MDMA, or methylenedioxymethamphetamine, has become more of a psychedelics wonder drug today, distancing itself as the rave party fuel (ecstasy or Molly) that it was in the 1980s and being positioned as the wonder drug that psychedelics researchers have hoped for.
Researchers have discovered that MDMA, with structural similarities to both mescaline and methamphetamine, can help with post traumatic stress disorder. MDMA can also help with autism. Anorexia nervosa. Social anxiety. Drug addiction. Alcoholism. Diabetes. Chronic pain. Fibromyalgia. Rheumatoid arthritis. Parkinson’s disease. Even hangovers.
All this encouraging treatment news comes from a substance patented over 100 years ago by the pharmaceutical giant Merck in 1914. MDMA was found to have an onset of 30-45 minutes, and create a two to four hour experience characterized by euphoria, increased well-being, sociability, self-confidence, and extroversion.
Psychiatrists used MDMA briefly in the 1970s and 1980s before it ended up as a party drug.
But that did little to slow down the progress of its development. In the early 1990s, the FDA approved the first human trial exploring whether MDMA could help relieve pain in terminally ill patients, as well as serve as an adjunct to psychotherapy.
Then MDMA began inching its way up the list of substances to study with psychedelics researchers when, in 1998, research with humans began in earnest at the UCLA Medical Center. More interest was generated in 2011, with the results of the first randomized controlled pilot study into MDMA for PTSD.
In 2017, the FDA granted breakthrough therapy designation for MDMA to the Multidisciplinary Association for Psychedelic Studies (MAPS), an organization intent on driving further development.

■ Recorded information:
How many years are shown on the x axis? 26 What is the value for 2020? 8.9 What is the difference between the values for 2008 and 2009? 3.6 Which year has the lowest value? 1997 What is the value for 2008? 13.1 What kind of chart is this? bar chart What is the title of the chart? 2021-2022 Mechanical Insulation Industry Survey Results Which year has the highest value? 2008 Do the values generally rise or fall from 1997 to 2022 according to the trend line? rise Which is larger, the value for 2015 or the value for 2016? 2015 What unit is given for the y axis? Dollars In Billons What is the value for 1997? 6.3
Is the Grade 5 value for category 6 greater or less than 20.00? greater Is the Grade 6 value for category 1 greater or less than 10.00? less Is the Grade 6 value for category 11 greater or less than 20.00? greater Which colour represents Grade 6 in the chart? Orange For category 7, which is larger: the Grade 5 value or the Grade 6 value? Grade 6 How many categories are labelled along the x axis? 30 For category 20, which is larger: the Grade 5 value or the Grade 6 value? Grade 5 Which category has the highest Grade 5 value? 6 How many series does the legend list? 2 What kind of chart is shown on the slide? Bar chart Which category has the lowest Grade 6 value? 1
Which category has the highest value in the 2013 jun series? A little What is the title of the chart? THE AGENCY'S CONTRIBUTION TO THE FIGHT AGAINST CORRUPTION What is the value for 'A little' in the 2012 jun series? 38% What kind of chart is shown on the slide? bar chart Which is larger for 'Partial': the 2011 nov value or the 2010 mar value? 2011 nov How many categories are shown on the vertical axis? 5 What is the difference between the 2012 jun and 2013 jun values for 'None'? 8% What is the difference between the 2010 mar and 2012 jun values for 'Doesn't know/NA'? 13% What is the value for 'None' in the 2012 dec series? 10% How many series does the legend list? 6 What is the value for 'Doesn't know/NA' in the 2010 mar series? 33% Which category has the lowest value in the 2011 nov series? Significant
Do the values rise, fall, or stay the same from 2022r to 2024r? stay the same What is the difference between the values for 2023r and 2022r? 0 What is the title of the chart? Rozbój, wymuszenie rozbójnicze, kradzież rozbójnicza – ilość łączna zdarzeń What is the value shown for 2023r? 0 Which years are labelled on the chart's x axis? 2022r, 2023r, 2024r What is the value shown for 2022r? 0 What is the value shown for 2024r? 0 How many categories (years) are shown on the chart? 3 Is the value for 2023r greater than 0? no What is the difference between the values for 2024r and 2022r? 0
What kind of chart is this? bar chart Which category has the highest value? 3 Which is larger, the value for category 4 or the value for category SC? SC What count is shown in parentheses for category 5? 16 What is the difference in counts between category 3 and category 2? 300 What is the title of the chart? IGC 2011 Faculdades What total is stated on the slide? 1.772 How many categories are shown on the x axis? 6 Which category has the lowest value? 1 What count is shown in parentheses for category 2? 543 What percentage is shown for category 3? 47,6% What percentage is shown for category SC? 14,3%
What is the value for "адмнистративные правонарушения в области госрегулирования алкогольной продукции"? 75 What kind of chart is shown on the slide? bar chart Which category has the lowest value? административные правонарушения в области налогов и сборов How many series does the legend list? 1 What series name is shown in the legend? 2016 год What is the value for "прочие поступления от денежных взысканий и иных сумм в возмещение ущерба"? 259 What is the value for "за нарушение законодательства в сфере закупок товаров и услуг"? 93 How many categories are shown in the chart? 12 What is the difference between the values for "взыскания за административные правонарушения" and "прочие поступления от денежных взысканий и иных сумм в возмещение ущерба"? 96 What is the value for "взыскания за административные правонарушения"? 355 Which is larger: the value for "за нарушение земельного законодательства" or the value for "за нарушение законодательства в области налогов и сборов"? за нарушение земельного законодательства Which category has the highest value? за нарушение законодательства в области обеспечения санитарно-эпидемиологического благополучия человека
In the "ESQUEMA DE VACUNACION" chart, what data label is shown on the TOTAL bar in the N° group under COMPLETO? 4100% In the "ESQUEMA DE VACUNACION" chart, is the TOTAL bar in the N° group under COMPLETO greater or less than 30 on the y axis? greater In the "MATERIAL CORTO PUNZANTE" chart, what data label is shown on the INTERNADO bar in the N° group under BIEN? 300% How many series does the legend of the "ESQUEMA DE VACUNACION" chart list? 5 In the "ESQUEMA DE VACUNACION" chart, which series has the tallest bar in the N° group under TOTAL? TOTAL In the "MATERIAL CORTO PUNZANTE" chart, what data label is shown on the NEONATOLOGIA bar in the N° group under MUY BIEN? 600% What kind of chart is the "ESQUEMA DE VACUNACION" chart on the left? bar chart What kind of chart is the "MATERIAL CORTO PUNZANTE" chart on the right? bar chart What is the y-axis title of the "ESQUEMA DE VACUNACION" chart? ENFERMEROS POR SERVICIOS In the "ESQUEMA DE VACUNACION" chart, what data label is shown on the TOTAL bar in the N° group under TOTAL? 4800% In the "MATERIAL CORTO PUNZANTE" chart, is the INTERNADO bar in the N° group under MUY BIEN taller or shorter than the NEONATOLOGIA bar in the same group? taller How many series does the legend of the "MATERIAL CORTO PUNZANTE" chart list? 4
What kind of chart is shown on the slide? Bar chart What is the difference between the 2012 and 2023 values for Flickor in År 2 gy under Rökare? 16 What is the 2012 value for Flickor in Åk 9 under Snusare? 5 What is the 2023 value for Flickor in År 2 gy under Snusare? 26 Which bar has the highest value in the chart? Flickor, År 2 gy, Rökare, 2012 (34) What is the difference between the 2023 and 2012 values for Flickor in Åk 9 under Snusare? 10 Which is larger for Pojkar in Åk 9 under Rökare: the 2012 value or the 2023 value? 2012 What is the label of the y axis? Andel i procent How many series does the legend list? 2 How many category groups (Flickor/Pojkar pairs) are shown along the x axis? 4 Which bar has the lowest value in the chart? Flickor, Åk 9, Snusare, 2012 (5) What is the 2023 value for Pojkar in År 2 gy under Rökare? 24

■ Activity list:
**a.** Set down the MDMA passage verbatim, from "All this encouraging" up to and including "self-confidence, and extroversion.".
**b.** List every quality that the MDMA passage says characterizes the two to four hour MDMA experience.

■ Answer set:
**a.**
All this encouraging treatment news comes from a substance patented over 100 years ago by the pharmaceutical giant Merck in 1914. MDMA was found to have an onset of 30-45 minutes, and create a two to four hour experience characterized by euphoria, increased well-being, sociability, self-confidence, and extroversion.

**b.**
euphoria
increased well-being
sociability
self-confidence
extroversion